WHAT TO WORK ON:
**a.** Reproduce the Langley Memorial Ground passage word for word, starting at "They added that" and ending at "its own finances.".
**b.** Extend the report on Langley Memorial Ground's funding, beginning after its last sentence.

But a spokesperson said Slough Borough Council had ‘no intention to sell off the valuable open space that is well used by the local community’.

They added that planning laws and policy protect parks from development. Slough’s annual housebuilding targets also decreased slightly in a government review earlier this year – 800 new homes a year, down from 850.

Slough Borough Council revealed in May this year that funding for Langley Memorial Ground could run out in 10 years.

dGordon Moffatt was worried about the future of the Langley Memorial Ground(Image: Gordon Moffatt)

The park is run by the Langley War Memorial Field charitable trust. This is wholly owned by Slough Borough Council, but is responsible for managing its own finances.

Yet the trust’s most recent accounts show that while it has an income of £6,605 a year, it has an annual maintenance bill of £16,605. The council helps to plug the gap by paying for some of the park’s maintenance from its own environment budget.

PROVIDED DATA:
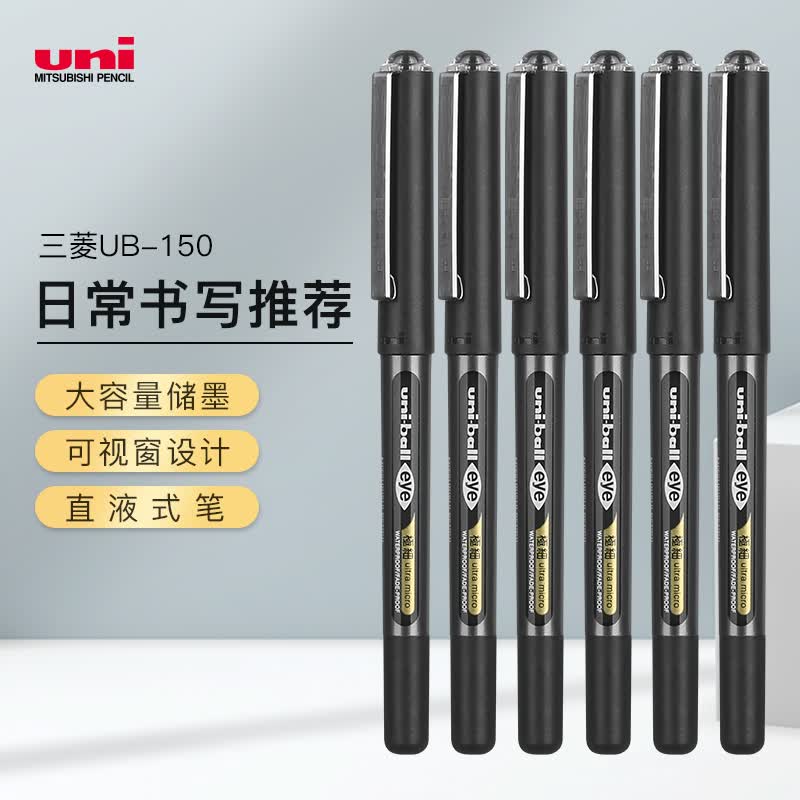 日本uni三菱中性笔直液式水笔ub-150商务办公签字笔大容量黑色水笔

RESULTS OF THE TASKS:
**a.**
They added that planning laws and policy protect parks from development. Slough’s annual housebuilding targets also decreased slightly in a government review earlier this year – 800 new homes a year, down from 850.

Slough Borough Council revealed in May this year that funding for Langley Memorial Ground could run out in 10 years.

dGordon Moffatt was worried about the future of the Langley Memorial Ground(Image: Gordon Moffatt)

The park is run by the Langley War Memorial Field charitable trust. This is wholly owned by Slough Borough Council, but is responsible for managing its own finances.

**b.**
But commissioners, appointed by the government to oversee the council after it effectively went bankrupt in 2021, have called for this subsidy to end. They say the council’s trusts, which also run Salt Hill Playing fields and Bayliss War Memorial Garden, must become self-sufficient.

The Langley War Memorial Field trust currently has a pot of reserve funding of just under £133,000. But analysis by the council says this would run out around ten years if it was used to help pay for maintenance.

Slough Borough Council is investigating ways to make the Langley and Bayliss trusts self-sufficient, such as by increasing income or asking volunteers to help maintain the parks.

Councillors on the parks’ trustee committee are set to be given an update at their next meeting on October 16.